*What to do*
The output is a word-for-word repeat of the listing below, free of images.

*** Supplied material ***

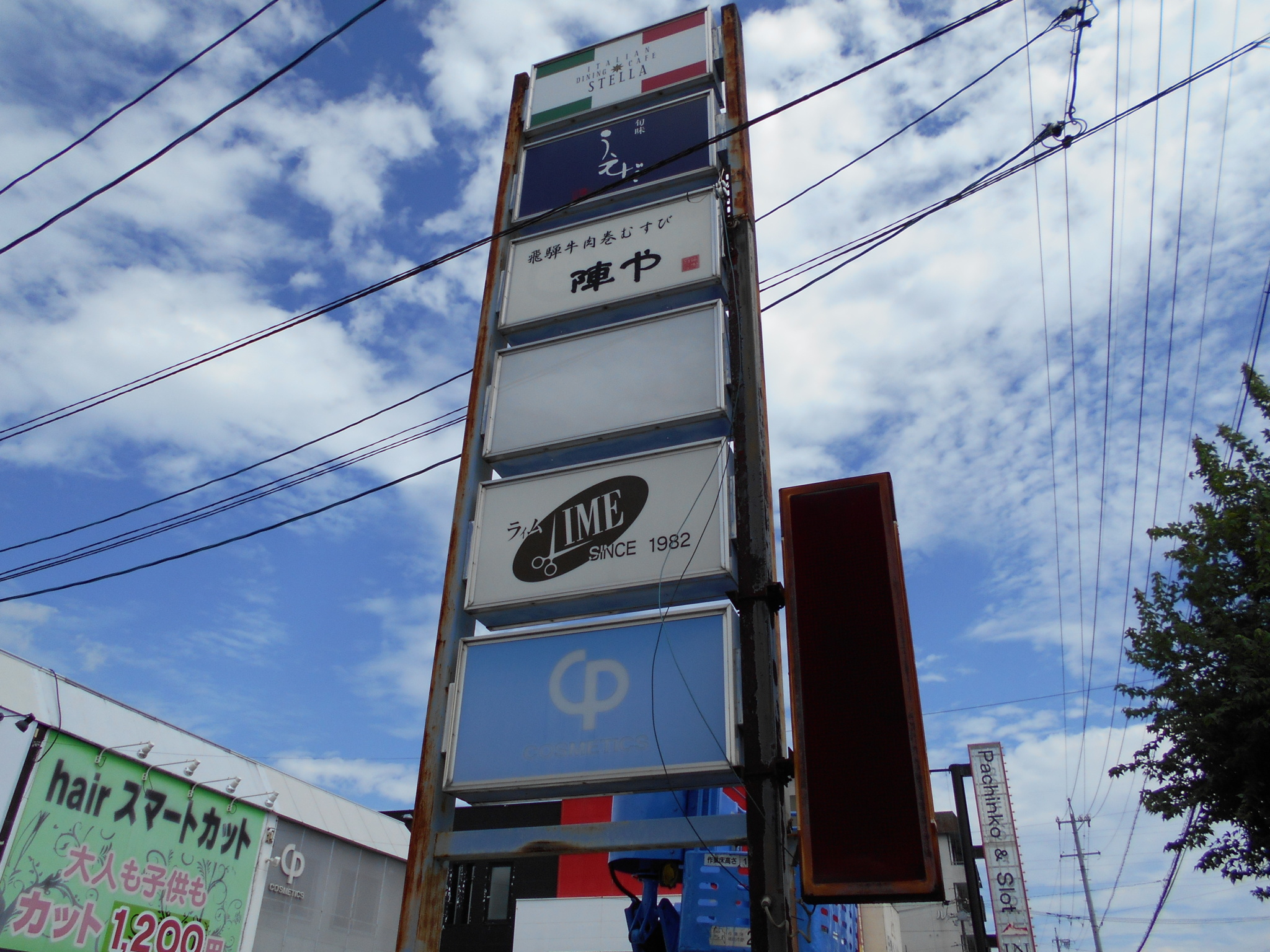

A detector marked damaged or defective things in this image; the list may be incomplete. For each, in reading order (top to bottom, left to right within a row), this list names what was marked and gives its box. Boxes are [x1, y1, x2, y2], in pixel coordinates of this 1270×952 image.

rusted steel post [401, 74, 531, 952]
rusted steel post [721, 7, 787, 952]
brown rusted signboard [772, 474, 944, 904]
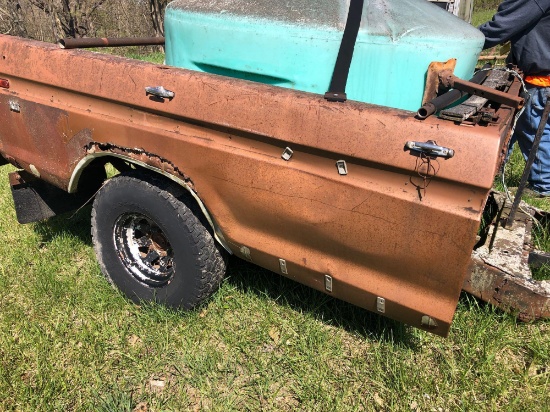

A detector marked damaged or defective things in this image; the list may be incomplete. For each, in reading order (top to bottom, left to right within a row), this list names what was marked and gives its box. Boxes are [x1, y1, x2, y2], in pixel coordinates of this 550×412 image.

rusted metal surface [0, 35, 528, 336]
rusted metal surface [466, 194, 550, 322]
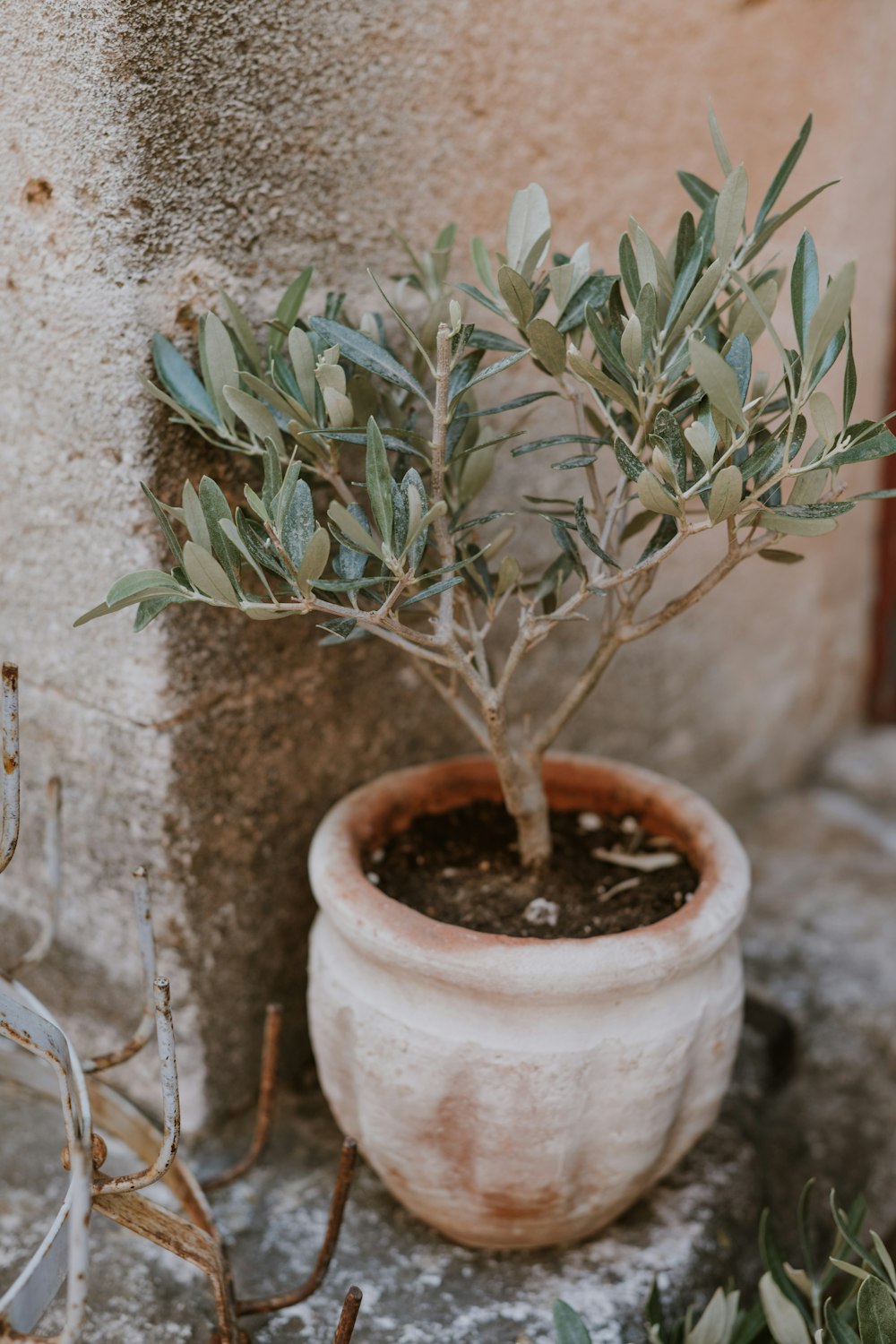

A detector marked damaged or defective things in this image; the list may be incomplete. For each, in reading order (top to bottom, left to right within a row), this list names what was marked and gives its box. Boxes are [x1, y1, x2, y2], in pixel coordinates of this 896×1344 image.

corroded metal tine [1, 661, 20, 871]
rusted metal rod [1, 661, 20, 871]
corroded metal tine [0, 984, 90, 1339]
corroded metal tine [82, 866, 158, 1075]
corroded metal tine [91, 978, 181, 1199]
rusted metal rod [91, 978, 181, 1199]
rusty metal frame [0, 664, 357, 1344]
corroded metal tine [202, 1005, 283, 1193]
rusted metal rod [202, 1005, 283, 1193]
corroded metal tine [236, 1140, 359, 1317]
rusted metal rod [236, 1140, 359, 1317]
corroded metal tine [332, 1285, 365, 1344]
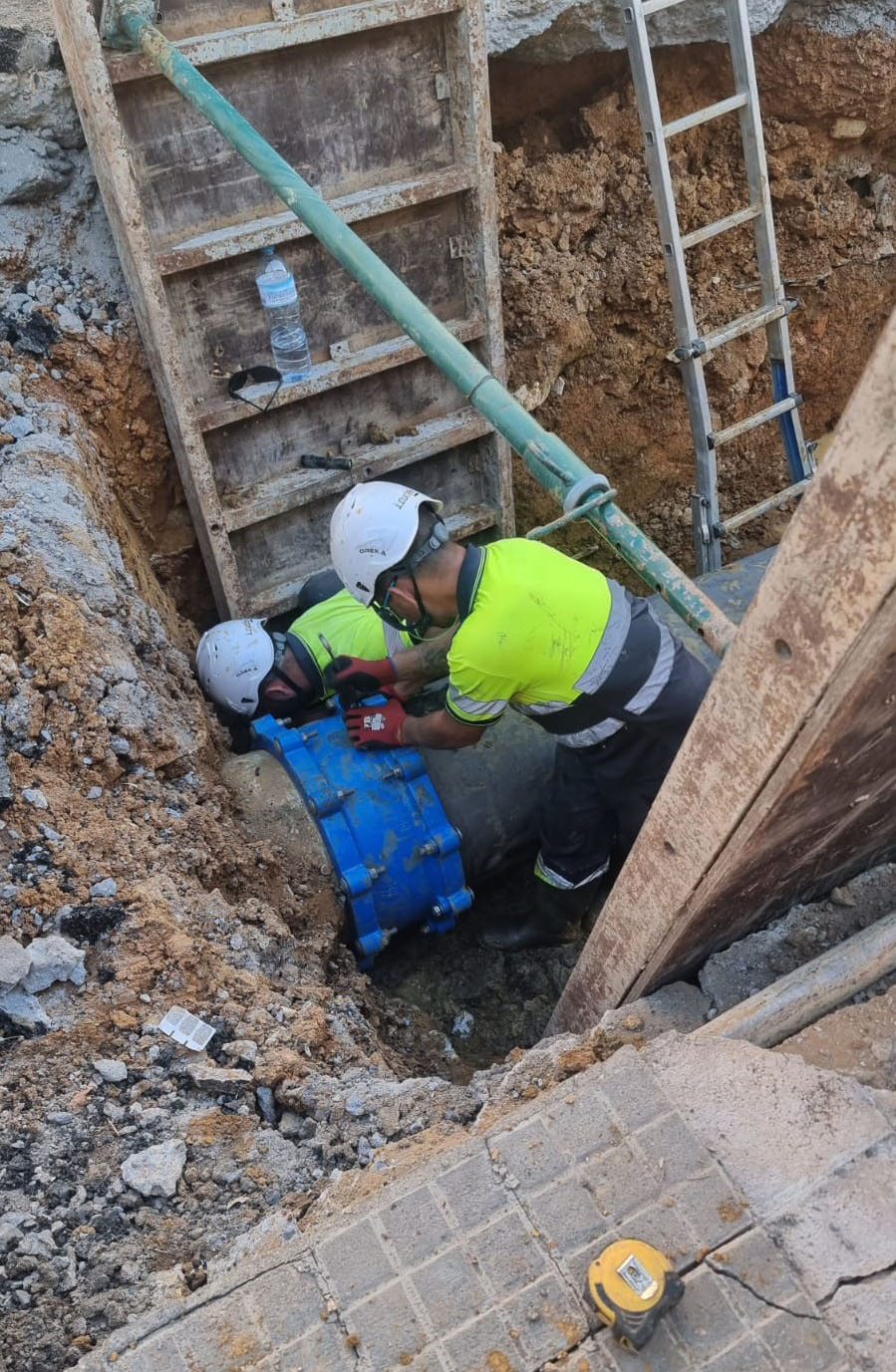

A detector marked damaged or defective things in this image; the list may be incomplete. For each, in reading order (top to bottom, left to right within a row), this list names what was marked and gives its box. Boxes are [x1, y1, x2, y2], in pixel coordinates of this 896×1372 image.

crack in pavement [817, 1256, 894, 1305]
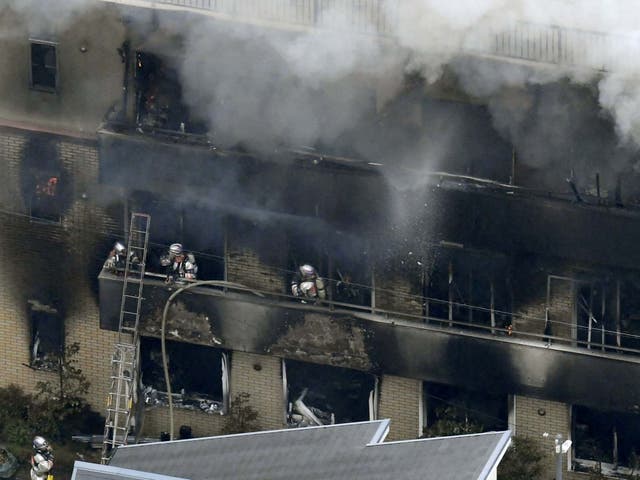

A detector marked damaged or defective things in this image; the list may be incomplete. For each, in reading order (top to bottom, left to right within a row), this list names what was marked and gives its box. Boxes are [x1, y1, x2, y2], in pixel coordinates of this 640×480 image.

*** End of Supplied material ***

*Expected answer*
A detector marked damaged or defective things in this image; the list may be incomplete. For each, in reading order (top to bottom, left to right within a row), this list names what was marked and gives its box. Boxes are [x1, y1, x2, y2], in pixel coordinates of this 1270×952 image.

rusted steel post [401, 74, 531, 952]
rusted steel post [721, 7, 787, 952]
brown rusted signboard [772, 474, 944, 904]

A detector marked damaged or defective things in this image; the list may be incomplete. For each, in reading order (top to bottom, left to right within a row), this list names what was marked and gives its box. Boxes are [x1, y1, x2, y2], in pixel coordinates of this 550×412 image.

rusted metal surface [0, 35, 528, 336]
rusted metal surface [466, 194, 550, 322]

A detector marked damaged or defective things in this image; the list may be incomplete. For each, in reading order (top to bottom, left to right within a row), this list names what was marked and gives its box. Boxes are [x1, y1, x2, y2], in pixel coordinates of this 896×1344 image.

corroded metal tine [1, 661, 20, 871]
rusted metal rod [1, 661, 20, 871]
corroded metal tine [0, 984, 90, 1339]
corroded metal tine [82, 866, 158, 1075]
corroded metal tine [91, 978, 181, 1199]
rusted metal rod [91, 978, 181, 1199]
rusty metal frame [0, 664, 357, 1344]
corroded metal tine [202, 1005, 283, 1193]
rusted metal rod [202, 1005, 283, 1193]
corroded metal tine [236, 1140, 359, 1317]
rusted metal rod [236, 1140, 359, 1317]
corroded metal tine [332, 1285, 365, 1344]

A detector marked damaged or defective things in this image; the list may be incomplete. For each, in reading order (top to bottom, left to right within a row), this list names what was marked and gives its box. Boxes are [x1, y1, x2, y2], in pixel coordinates of this 896×1372 image.

crack in pavement [817, 1256, 894, 1305]

A detector marked damaged or defective things in this image; the list may be incomplete. For each, in reading order (top to bottom, left to right within a row), this list names what was marked and gives its box. Boxes are [x1, y1, x2, y2], in pixel coordinates of this 640×480 image.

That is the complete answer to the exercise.